Yahveh, el urdidor de trampas





Caminha, 2 de marzo de 2018 
Etapa Viana do Castelo – Caminha 

En las calles de Vila do Conde los ruiseñores visten la madrugada de trinos. Curiosos pájaros estos cantores del alba, a los que el cuerpo pide también en mañanas, y tan frías, romances de amor. A la más madrugadora de las aves que cantan al alba se la puede oír en villorrios y calles de pequeñas ciudades antes del amanecer cantando como tenorios enamorados, un canto penetrante y armonioso que llegado el caso, cuando duermo en casa, puede hacerme imposible el sueño. Entonces, si tienes “la suerte”, como nos sucede a nosotros en cada primavera en nuestra casa, casa en pleno campo, es posible que lo que es una delicia de canto se convierta para el durmiente en un calvario, porque ni los tapones en lo oídos ni cerrar las ventanas impedirán que su canto penetre tus oídos hasta hacer imposible el sueño. Pero estas mañanas cuando los oigo deleitan y mucho acompañando los primeros pasos de mi jornada de caminante.

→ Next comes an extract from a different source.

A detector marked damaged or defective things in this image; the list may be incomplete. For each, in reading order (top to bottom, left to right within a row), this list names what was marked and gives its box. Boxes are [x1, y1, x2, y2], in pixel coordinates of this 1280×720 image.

Y ya se hace la luz en la mañana cuando tropiezo con otro ruiseñor, éste en vez de manifestarse con su canto lo hace grafiteando como sus ancestros de Altamira de Lasceaux sus deseos sobre los muros de la ciudad. El grafitti, o mejor pintada, que mi hijo Guillermo, especialista en estas artes urbanas, me echaría una bronca llamando a esto grafitti, dice a grandes caracteres cruzando un muro de más de diez metros de ancho:
“Prometo nunca más desilusionarte. Te amo, Raquel”.

Y un rato más tarde, en esta ocasión burilado sobre el hormigón, el consabido corazón de Cupido atravesado por una flecha, con una leyenda que clama como el ruiseñor de un rato atrás, su amor. Y al enamorado no le da rubor en esta ocasión grabar en el pizarrón del vecindario público el nombre y apellido de su amada y el de él mismo (o eso me parece a mí, que ahí queda la foto de testimonio).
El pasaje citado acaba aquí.